Upgrade Scenario from v2.4.9/v2.4.10/v2.5.2:

  • Rancher v2.4.8 or earlier, Create cluster with Project Network Isolation Enabled >=2 worker nodes.
  • Create few network policies. These would be in addition to the ones Rancher creates on default for project network isolation.
  • Create few user ingresses. status.LoadBalancer might not have IPs of all the worker nodes.
  • Upgrade to v2.4.9/v2.4.10/v2.5.2
  • Bug is reproduced
  • Upgrade to v2.4-head/v2.5-head/corresponding RCs
  • Confirm pods of nginx-ingress-controller in system project don't have podName labels.
  • Turn on debug, redeploy nginx-ingress-controller and confirm the pods don't get updated without cause. Can be confirmed by looking for podHandler: addLabelIfHostPortsPresent: deleting podNameFieldLabel in logs.
  • Delete pods of nginx-ingress-controller in system project one by one. Confirm user ingresses don't go to Initializing state.
  • Confirm user network policies remain as is and don't get deleted.
  • On user ingresses, confirm the status.LoadBalancer shows IPs of all the worker nodes.
  • Check Kubelet logs to confirm there are no unlimited SyncLoop updates on nginx ingress.

@sowmyav27
Copy link
Contributor Author

sowmyav27 commented Nov 18, 2020

Fresh Install use case - On 2.4-head - commit id: 6a09f523f

  • Create cluster with Project Network Isolation Enabled 1 etcd/control and 2 worker nodes.
  • Pods of nginx-ingress-controller in system project do not have podName labels.
  • In Debug mode, redeploy nginx-ingress-controller and confirm the pods don't get updated without cause. podHandler: addLabelIfHostPortsPresent: deleting podNameFieldLabel is NOT seen in logs.
  • Deploy user ingress, verified the status.LoadBalancer shows IPs of all the worker nodes - 2 worker nodes.

▸ **Record set**
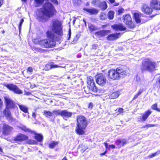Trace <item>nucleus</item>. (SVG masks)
<instances>
[{"label":"nucleus","mask_w":160,"mask_h":160,"mask_svg":"<svg viewBox=\"0 0 160 160\" xmlns=\"http://www.w3.org/2000/svg\"><path fill=\"white\" fill-rule=\"evenodd\" d=\"M56 13V11L54 7L49 2H47L43 6L41 12L37 14V18L42 22H45L47 20V18L52 17Z\"/></svg>","instance_id":"nucleus-1"},{"label":"nucleus","mask_w":160,"mask_h":160,"mask_svg":"<svg viewBox=\"0 0 160 160\" xmlns=\"http://www.w3.org/2000/svg\"><path fill=\"white\" fill-rule=\"evenodd\" d=\"M129 72L128 68L118 67L116 69H110L108 72V76L109 79L115 80H119L120 78L127 75Z\"/></svg>","instance_id":"nucleus-2"},{"label":"nucleus","mask_w":160,"mask_h":160,"mask_svg":"<svg viewBox=\"0 0 160 160\" xmlns=\"http://www.w3.org/2000/svg\"><path fill=\"white\" fill-rule=\"evenodd\" d=\"M47 34L48 39L40 40L38 42V44L43 48L53 47L55 45V40L56 37L53 33L49 31L47 32Z\"/></svg>","instance_id":"nucleus-3"},{"label":"nucleus","mask_w":160,"mask_h":160,"mask_svg":"<svg viewBox=\"0 0 160 160\" xmlns=\"http://www.w3.org/2000/svg\"><path fill=\"white\" fill-rule=\"evenodd\" d=\"M88 125L86 118L82 116H78L77 118V126L76 131L77 133L80 135L85 134V130Z\"/></svg>","instance_id":"nucleus-4"},{"label":"nucleus","mask_w":160,"mask_h":160,"mask_svg":"<svg viewBox=\"0 0 160 160\" xmlns=\"http://www.w3.org/2000/svg\"><path fill=\"white\" fill-rule=\"evenodd\" d=\"M50 27L52 32L58 36H62L63 35L62 22L56 19H53L51 22Z\"/></svg>","instance_id":"nucleus-5"},{"label":"nucleus","mask_w":160,"mask_h":160,"mask_svg":"<svg viewBox=\"0 0 160 160\" xmlns=\"http://www.w3.org/2000/svg\"><path fill=\"white\" fill-rule=\"evenodd\" d=\"M156 67V63L148 58L146 59L142 63V69L143 70L151 72L155 70Z\"/></svg>","instance_id":"nucleus-6"},{"label":"nucleus","mask_w":160,"mask_h":160,"mask_svg":"<svg viewBox=\"0 0 160 160\" xmlns=\"http://www.w3.org/2000/svg\"><path fill=\"white\" fill-rule=\"evenodd\" d=\"M123 22L127 25L128 27L130 28H133L134 27L135 25L132 22L130 15L128 14L123 15Z\"/></svg>","instance_id":"nucleus-7"},{"label":"nucleus","mask_w":160,"mask_h":160,"mask_svg":"<svg viewBox=\"0 0 160 160\" xmlns=\"http://www.w3.org/2000/svg\"><path fill=\"white\" fill-rule=\"evenodd\" d=\"M96 82L99 85L101 86L104 85L106 83L107 80L106 78L102 74H100L96 76Z\"/></svg>","instance_id":"nucleus-8"},{"label":"nucleus","mask_w":160,"mask_h":160,"mask_svg":"<svg viewBox=\"0 0 160 160\" xmlns=\"http://www.w3.org/2000/svg\"><path fill=\"white\" fill-rule=\"evenodd\" d=\"M6 104L7 108H13L15 107V104L13 101L8 96L4 97Z\"/></svg>","instance_id":"nucleus-9"},{"label":"nucleus","mask_w":160,"mask_h":160,"mask_svg":"<svg viewBox=\"0 0 160 160\" xmlns=\"http://www.w3.org/2000/svg\"><path fill=\"white\" fill-rule=\"evenodd\" d=\"M7 87L10 90L12 91L15 93L18 94H21L22 92L16 86L13 84H8Z\"/></svg>","instance_id":"nucleus-10"},{"label":"nucleus","mask_w":160,"mask_h":160,"mask_svg":"<svg viewBox=\"0 0 160 160\" xmlns=\"http://www.w3.org/2000/svg\"><path fill=\"white\" fill-rule=\"evenodd\" d=\"M28 138V137L23 134L20 133L14 139V141L18 143L26 140Z\"/></svg>","instance_id":"nucleus-11"},{"label":"nucleus","mask_w":160,"mask_h":160,"mask_svg":"<svg viewBox=\"0 0 160 160\" xmlns=\"http://www.w3.org/2000/svg\"><path fill=\"white\" fill-rule=\"evenodd\" d=\"M88 87L91 91L95 92L100 93L102 92V90L98 89L95 86L94 82H92L90 84H88Z\"/></svg>","instance_id":"nucleus-12"},{"label":"nucleus","mask_w":160,"mask_h":160,"mask_svg":"<svg viewBox=\"0 0 160 160\" xmlns=\"http://www.w3.org/2000/svg\"><path fill=\"white\" fill-rule=\"evenodd\" d=\"M3 133L5 135H8L10 134L13 128L9 125L3 124Z\"/></svg>","instance_id":"nucleus-13"},{"label":"nucleus","mask_w":160,"mask_h":160,"mask_svg":"<svg viewBox=\"0 0 160 160\" xmlns=\"http://www.w3.org/2000/svg\"><path fill=\"white\" fill-rule=\"evenodd\" d=\"M151 7L153 9L160 10V2L156 0H152L150 3Z\"/></svg>","instance_id":"nucleus-14"},{"label":"nucleus","mask_w":160,"mask_h":160,"mask_svg":"<svg viewBox=\"0 0 160 160\" xmlns=\"http://www.w3.org/2000/svg\"><path fill=\"white\" fill-rule=\"evenodd\" d=\"M83 10L92 15H96L99 12L98 10L92 8H83Z\"/></svg>","instance_id":"nucleus-15"},{"label":"nucleus","mask_w":160,"mask_h":160,"mask_svg":"<svg viewBox=\"0 0 160 160\" xmlns=\"http://www.w3.org/2000/svg\"><path fill=\"white\" fill-rule=\"evenodd\" d=\"M111 27L115 31H123L125 30L126 29V28L121 23L112 25Z\"/></svg>","instance_id":"nucleus-16"},{"label":"nucleus","mask_w":160,"mask_h":160,"mask_svg":"<svg viewBox=\"0 0 160 160\" xmlns=\"http://www.w3.org/2000/svg\"><path fill=\"white\" fill-rule=\"evenodd\" d=\"M120 33H116L109 35L107 37V40L109 41H113L117 39L120 37Z\"/></svg>","instance_id":"nucleus-17"},{"label":"nucleus","mask_w":160,"mask_h":160,"mask_svg":"<svg viewBox=\"0 0 160 160\" xmlns=\"http://www.w3.org/2000/svg\"><path fill=\"white\" fill-rule=\"evenodd\" d=\"M142 9L143 12L148 14H151L153 11L152 8L149 7L148 5L145 4L143 5Z\"/></svg>","instance_id":"nucleus-18"},{"label":"nucleus","mask_w":160,"mask_h":160,"mask_svg":"<svg viewBox=\"0 0 160 160\" xmlns=\"http://www.w3.org/2000/svg\"><path fill=\"white\" fill-rule=\"evenodd\" d=\"M111 32L110 30H102L98 32H96L95 33V34L99 36L100 37H103L104 36L107 35L108 33H110Z\"/></svg>","instance_id":"nucleus-19"},{"label":"nucleus","mask_w":160,"mask_h":160,"mask_svg":"<svg viewBox=\"0 0 160 160\" xmlns=\"http://www.w3.org/2000/svg\"><path fill=\"white\" fill-rule=\"evenodd\" d=\"M128 142V141L127 140L124 139H122L117 140L116 141V144L117 145L119 146V148H120L121 146H122L124 145Z\"/></svg>","instance_id":"nucleus-20"},{"label":"nucleus","mask_w":160,"mask_h":160,"mask_svg":"<svg viewBox=\"0 0 160 160\" xmlns=\"http://www.w3.org/2000/svg\"><path fill=\"white\" fill-rule=\"evenodd\" d=\"M32 134L34 135V137L38 141L41 142L42 141L43 137L42 134L37 133L34 131L32 132Z\"/></svg>","instance_id":"nucleus-21"},{"label":"nucleus","mask_w":160,"mask_h":160,"mask_svg":"<svg viewBox=\"0 0 160 160\" xmlns=\"http://www.w3.org/2000/svg\"><path fill=\"white\" fill-rule=\"evenodd\" d=\"M134 19L137 23H140L141 21V14L138 12H134L133 14Z\"/></svg>","instance_id":"nucleus-22"},{"label":"nucleus","mask_w":160,"mask_h":160,"mask_svg":"<svg viewBox=\"0 0 160 160\" xmlns=\"http://www.w3.org/2000/svg\"><path fill=\"white\" fill-rule=\"evenodd\" d=\"M152 112V111L149 110L144 112L142 115V121H145L148 118V117L150 115Z\"/></svg>","instance_id":"nucleus-23"},{"label":"nucleus","mask_w":160,"mask_h":160,"mask_svg":"<svg viewBox=\"0 0 160 160\" xmlns=\"http://www.w3.org/2000/svg\"><path fill=\"white\" fill-rule=\"evenodd\" d=\"M72 115V113L68 112L66 110H62L61 116L66 118L70 117Z\"/></svg>","instance_id":"nucleus-24"},{"label":"nucleus","mask_w":160,"mask_h":160,"mask_svg":"<svg viewBox=\"0 0 160 160\" xmlns=\"http://www.w3.org/2000/svg\"><path fill=\"white\" fill-rule=\"evenodd\" d=\"M4 113L5 115L7 118V119L9 121H12L13 119V118L11 115L10 112L7 109L4 110Z\"/></svg>","instance_id":"nucleus-25"},{"label":"nucleus","mask_w":160,"mask_h":160,"mask_svg":"<svg viewBox=\"0 0 160 160\" xmlns=\"http://www.w3.org/2000/svg\"><path fill=\"white\" fill-rule=\"evenodd\" d=\"M18 105L20 109L22 111L26 113H28V109L27 106L20 104H18Z\"/></svg>","instance_id":"nucleus-26"},{"label":"nucleus","mask_w":160,"mask_h":160,"mask_svg":"<svg viewBox=\"0 0 160 160\" xmlns=\"http://www.w3.org/2000/svg\"><path fill=\"white\" fill-rule=\"evenodd\" d=\"M99 7L103 10H105L107 8V5L106 2H100Z\"/></svg>","instance_id":"nucleus-27"},{"label":"nucleus","mask_w":160,"mask_h":160,"mask_svg":"<svg viewBox=\"0 0 160 160\" xmlns=\"http://www.w3.org/2000/svg\"><path fill=\"white\" fill-rule=\"evenodd\" d=\"M119 95V93L118 92H116L112 93L109 96V98L113 99L117 98Z\"/></svg>","instance_id":"nucleus-28"},{"label":"nucleus","mask_w":160,"mask_h":160,"mask_svg":"<svg viewBox=\"0 0 160 160\" xmlns=\"http://www.w3.org/2000/svg\"><path fill=\"white\" fill-rule=\"evenodd\" d=\"M43 113L44 115L47 117H51L53 115V112L50 111L45 110L43 111Z\"/></svg>","instance_id":"nucleus-29"},{"label":"nucleus","mask_w":160,"mask_h":160,"mask_svg":"<svg viewBox=\"0 0 160 160\" xmlns=\"http://www.w3.org/2000/svg\"><path fill=\"white\" fill-rule=\"evenodd\" d=\"M100 2L99 0H94L92 1L91 3L93 5L99 7Z\"/></svg>","instance_id":"nucleus-30"},{"label":"nucleus","mask_w":160,"mask_h":160,"mask_svg":"<svg viewBox=\"0 0 160 160\" xmlns=\"http://www.w3.org/2000/svg\"><path fill=\"white\" fill-rule=\"evenodd\" d=\"M58 143V142L52 141L50 142L49 144V147L50 148H53L56 146Z\"/></svg>","instance_id":"nucleus-31"},{"label":"nucleus","mask_w":160,"mask_h":160,"mask_svg":"<svg viewBox=\"0 0 160 160\" xmlns=\"http://www.w3.org/2000/svg\"><path fill=\"white\" fill-rule=\"evenodd\" d=\"M114 12L112 11H110L108 13V18L110 19H112L114 17Z\"/></svg>","instance_id":"nucleus-32"},{"label":"nucleus","mask_w":160,"mask_h":160,"mask_svg":"<svg viewBox=\"0 0 160 160\" xmlns=\"http://www.w3.org/2000/svg\"><path fill=\"white\" fill-rule=\"evenodd\" d=\"M20 128H21V129L25 132H31V133H32V131H31L30 129H29L27 128V127H26L24 126H20Z\"/></svg>","instance_id":"nucleus-33"},{"label":"nucleus","mask_w":160,"mask_h":160,"mask_svg":"<svg viewBox=\"0 0 160 160\" xmlns=\"http://www.w3.org/2000/svg\"><path fill=\"white\" fill-rule=\"evenodd\" d=\"M52 112L53 114H54L56 115H60L61 116L62 110H54Z\"/></svg>","instance_id":"nucleus-34"},{"label":"nucleus","mask_w":160,"mask_h":160,"mask_svg":"<svg viewBox=\"0 0 160 160\" xmlns=\"http://www.w3.org/2000/svg\"><path fill=\"white\" fill-rule=\"evenodd\" d=\"M87 80H88V82H87L88 84H90V83H91L92 82H94L93 78L91 76H90V77H88L87 78Z\"/></svg>","instance_id":"nucleus-35"},{"label":"nucleus","mask_w":160,"mask_h":160,"mask_svg":"<svg viewBox=\"0 0 160 160\" xmlns=\"http://www.w3.org/2000/svg\"><path fill=\"white\" fill-rule=\"evenodd\" d=\"M100 17V19L102 20H104L106 18V15L103 12L101 13Z\"/></svg>","instance_id":"nucleus-36"},{"label":"nucleus","mask_w":160,"mask_h":160,"mask_svg":"<svg viewBox=\"0 0 160 160\" xmlns=\"http://www.w3.org/2000/svg\"><path fill=\"white\" fill-rule=\"evenodd\" d=\"M152 108L153 110H156L158 112H160V109L157 108V105L156 103L152 105Z\"/></svg>","instance_id":"nucleus-37"},{"label":"nucleus","mask_w":160,"mask_h":160,"mask_svg":"<svg viewBox=\"0 0 160 160\" xmlns=\"http://www.w3.org/2000/svg\"><path fill=\"white\" fill-rule=\"evenodd\" d=\"M52 68V64H47L45 66V69L46 70H49Z\"/></svg>","instance_id":"nucleus-38"},{"label":"nucleus","mask_w":160,"mask_h":160,"mask_svg":"<svg viewBox=\"0 0 160 160\" xmlns=\"http://www.w3.org/2000/svg\"><path fill=\"white\" fill-rule=\"evenodd\" d=\"M27 143L29 144H37V142L34 140L31 139H29L27 141Z\"/></svg>","instance_id":"nucleus-39"},{"label":"nucleus","mask_w":160,"mask_h":160,"mask_svg":"<svg viewBox=\"0 0 160 160\" xmlns=\"http://www.w3.org/2000/svg\"><path fill=\"white\" fill-rule=\"evenodd\" d=\"M89 28L90 31L92 32L93 31L97 29L96 27L91 24L89 25Z\"/></svg>","instance_id":"nucleus-40"},{"label":"nucleus","mask_w":160,"mask_h":160,"mask_svg":"<svg viewBox=\"0 0 160 160\" xmlns=\"http://www.w3.org/2000/svg\"><path fill=\"white\" fill-rule=\"evenodd\" d=\"M24 22V19L23 18H22L20 21L19 24V31H20V30L21 29V26L22 24V23Z\"/></svg>","instance_id":"nucleus-41"},{"label":"nucleus","mask_w":160,"mask_h":160,"mask_svg":"<svg viewBox=\"0 0 160 160\" xmlns=\"http://www.w3.org/2000/svg\"><path fill=\"white\" fill-rule=\"evenodd\" d=\"M124 11V9L122 8H120L118 9V14H120L122 13Z\"/></svg>","instance_id":"nucleus-42"},{"label":"nucleus","mask_w":160,"mask_h":160,"mask_svg":"<svg viewBox=\"0 0 160 160\" xmlns=\"http://www.w3.org/2000/svg\"><path fill=\"white\" fill-rule=\"evenodd\" d=\"M73 2L76 5H78L80 1L79 0H72Z\"/></svg>","instance_id":"nucleus-43"},{"label":"nucleus","mask_w":160,"mask_h":160,"mask_svg":"<svg viewBox=\"0 0 160 160\" xmlns=\"http://www.w3.org/2000/svg\"><path fill=\"white\" fill-rule=\"evenodd\" d=\"M33 71V69L31 67H29L27 69V72H32Z\"/></svg>","instance_id":"nucleus-44"},{"label":"nucleus","mask_w":160,"mask_h":160,"mask_svg":"<svg viewBox=\"0 0 160 160\" xmlns=\"http://www.w3.org/2000/svg\"><path fill=\"white\" fill-rule=\"evenodd\" d=\"M153 155V157H155L157 155H159L160 153H159V152H158V151H157L156 152L154 153H152Z\"/></svg>","instance_id":"nucleus-45"},{"label":"nucleus","mask_w":160,"mask_h":160,"mask_svg":"<svg viewBox=\"0 0 160 160\" xmlns=\"http://www.w3.org/2000/svg\"><path fill=\"white\" fill-rule=\"evenodd\" d=\"M153 155V157H155L157 155H159L160 153H159V152H158V151H157L156 152L154 153H152Z\"/></svg>","instance_id":"nucleus-46"},{"label":"nucleus","mask_w":160,"mask_h":160,"mask_svg":"<svg viewBox=\"0 0 160 160\" xmlns=\"http://www.w3.org/2000/svg\"><path fill=\"white\" fill-rule=\"evenodd\" d=\"M148 128L149 127H153L155 126H157V125L156 124H148Z\"/></svg>","instance_id":"nucleus-47"},{"label":"nucleus","mask_w":160,"mask_h":160,"mask_svg":"<svg viewBox=\"0 0 160 160\" xmlns=\"http://www.w3.org/2000/svg\"><path fill=\"white\" fill-rule=\"evenodd\" d=\"M123 109L122 108H120L118 110V112L120 113H122L123 112Z\"/></svg>","instance_id":"nucleus-48"},{"label":"nucleus","mask_w":160,"mask_h":160,"mask_svg":"<svg viewBox=\"0 0 160 160\" xmlns=\"http://www.w3.org/2000/svg\"><path fill=\"white\" fill-rule=\"evenodd\" d=\"M143 90L142 89H140L139 91L137 93L139 96L141 94V93L142 92Z\"/></svg>","instance_id":"nucleus-49"},{"label":"nucleus","mask_w":160,"mask_h":160,"mask_svg":"<svg viewBox=\"0 0 160 160\" xmlns=\"http://www.w3.org/2000/svg\"><path fill=\"white\" fill-rule=\"evenodd\" d=\"M52 2L54 3L55 4L57 5L58 4V2L57 0H51Z\"/></svg>","instance_id":"nucleus-50"},{"label":"nucleus","mask_w":160,"mask_h":160,"mask_svg":"<svg viewBox=\"0 0 160 160\" xmlns=\"http://www.w3.org/2000/svg\"><path fill=\"white\" fill-rule=\"evenodd\" d=\"M115 148V145H111L109 146V148L110 149V148Z\"/></svg>","instance_id":"nucleus-51"},{"label":"nucleus","mask_w":160,"mask_h":160,"mask_svg":"<svg viewBox=\"0 0 160 160\" xmlns=\"http://www.w3.org/2000/svg\"><path fill=\"white\" fill-rule=\"evenodd\" d=\"M52 68H57L60 67L57 65H53L52 64Z\"/></svg>","instance_id":"nucleus-52"},{"label":"nucleus","mask_w":160,"mask_h":160,"mask_svg":"<svg viewBox=\"0 0 160 160\" xmlns=\"http://www.w3.org/2000/svg\"><path fill=\"white\" fill-rule=\"evenodd\" d=\"M139 96V95H138L137 94L134 96V98H133V100H135V99H136L138 98V97Z\"/></svg>","instance_id":"nucleus-53"},{"label":"nucleus","mask_w":160,"mask_h":160,"mask_svg":"<svg viewBox=\"0 0 160 160\" xmlns=\"http://www.w3.org/2000/svg\"><path fill=\"white\" fill-rule=\"evenodd\" d=\"M104 144L105 145V148H106V149L108 148V143H107V142H104Z\"/></svg>","instance_id":"nucleus-54"},{"label":"nucleus","mask_w":160,"mask_h":160,"mask_svg":"<svg viewBox=\"0 0 160 160\" xmlns=\"http://www.w3.org/2000/svg\"><path fill=\"white\" fill-rule=\"evenodd\" d=\"M148 128V124L146 125H144L143 126H142L141 128Z\"/></svg>","instance_id":"nucleus-55"},{"label":"nucleus","mask_w":160,"mask_h":160,"mask_svg":"<svg viewBox=\"0 0 160 160\" xmlns=\"http://www.w3.org/2000/svg\"><path fill=\"white\" fill-rule=\"evenodd\" d=\"M97 48V46L95 45H93L92 46V48L93 49H96Z\"/></svg>","instance_id":"nucleus-56"},{"label":"nucleus","mask_w":160,"mask_h":160,"mask_svg":"<svg viewBox=\"0 0 160 160\" xmlns=\"http://www.w3.org/2000/svg\"><path fill=\"white\" fill-rule=\"evenodd\" d=\"M32 117L35 118L36 117V113L35 112H33L32 114Z\"/></svg>","instance_id":"nucleus-57"},{"label":"nucleus","mask_w":160,"mask_h":160,"mask_svg":"<svg viewBox=\"0 0 160 160\" xmlns=\"http://www.w3.org/2000/svg\"><path fill=\"white\" fill-rule=\"evenodd\" d=\"M153 155L152 154H151V155H149L148 156V158H152L153 157Z\"/></svg>","instance_id":"nucleus-58"},{"label":"nucleus","mask_w":160,"mask_h":160,"mask_svg":"<svg viewBox=\"0 0 160 160\" xmlns=\"http://www.w3.org/2000/svg\"><path fill=\"white\" fill-rule=\"evenodd\" d=\"M111 3H113L115 2L114 0H108Z\"/></svg>","instance_id":"nucleus-59"},{"label":"nucleus","mask_w":160,"mask_h":160,"mask_svg":"<svg viewBox=\"0 0 160 160\" xmlns=\"http://www.w3.org/2000/svg\"><path fill=\"white\" fill-rule=\"evenodd\" d=\"M2 102L1 99L0 98V107H1L2 106Z\"/></svg>","instance_id":"nucleus-60"},{"label":"nucleus","mask_w":160,"mask_h":160,"mask_svg":"<svg viewBox=\"0 0 160 160\" xmlns=\"http://www.w3.org/2000/svg\"><path fill=\"white\" fill-rule=\"evenodd\" d=\"M106 153V151H105L103 153H101L100 154V155L101 156H102V155H104L105 153Z\"/></svg>","instance_id":"nucleus-61"},{"label":"nucleus","mask_w":160,"mask_h":160,"mask_svg":"<svg viewBox=\"0 0 160 160\" xmlns=\"http://www.w3.org/2000/svg\"><path fill=\"white\" fill-rule=\"evenodd\" d=\"M3 2V0H0V7L2 6Z\"/></svg>","instance_id":"nucleus-62"},{"label":"nucleus","mask_w":160,"mask_h":160,"mask_svg":"<svg viewBox=\"0 0 160 160\" xmlns=\"http://www.w3.org/2000/svg\"><path fill=\"white\" fill-rule=\"evenodd\" d=\"M92 107V103H91L89 105V108H91Z\"/></svg>","instance_id":"nucleus-63"},{"label":"nucleus","mask_w":160,"mask_h":160,"mask_svg":"<svg viewBox=\"0 0 160 160\" xmlns=\"http://www.w3.org/2000/svg\"><path fill=\"white\" fill-rule=\"evenodd\" d=\"M157 82H158L160 83V77H159L158 79V81Z\"/></svg>","instance_id":"nucleus-64"}]
</instances>
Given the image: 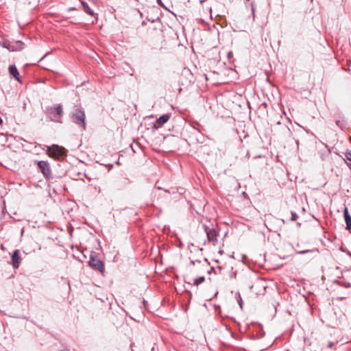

▸ **Task instructions**
In the Rancher upgrade notes, reproduce everything from "Upgrade Scenario from" down to "podNameFieldLabel in logs.", but swap "worker nodes" for "agent nodes" each time it appears.

▸ **Answer to this problem**
Upgrade Scenario from v2.4.9/v2.4.10/v2.5.2:

  • Rancher v2.4.8 or earlier, Create cluster with Project Network Isolation Enabled >=2 agent nodes.
  • Create few network policies. These would be in addition to the ones Rancher creates on default for project network isolation.
  • Create few user ingresses. status.LoadBalancer might not have IPs of all the agent nodes.
  • Upgrade to v2.4.9/v2.4.10/v2.5.2
  • Bug is reproduced
  • Upgrade to v2.4-head/v2.5-head/corresponding RCs
  • Confirm pods of nginx-ingress-controller in system project don't have podName labels.
  • Turn on debug, redeploy nginx-ingress-controller and confirm the pods don't get updated without cause. Can be confirmed by looking for podHandler: addLabelIfHostPortsPresent: deleting podNameFieldLabel in logs.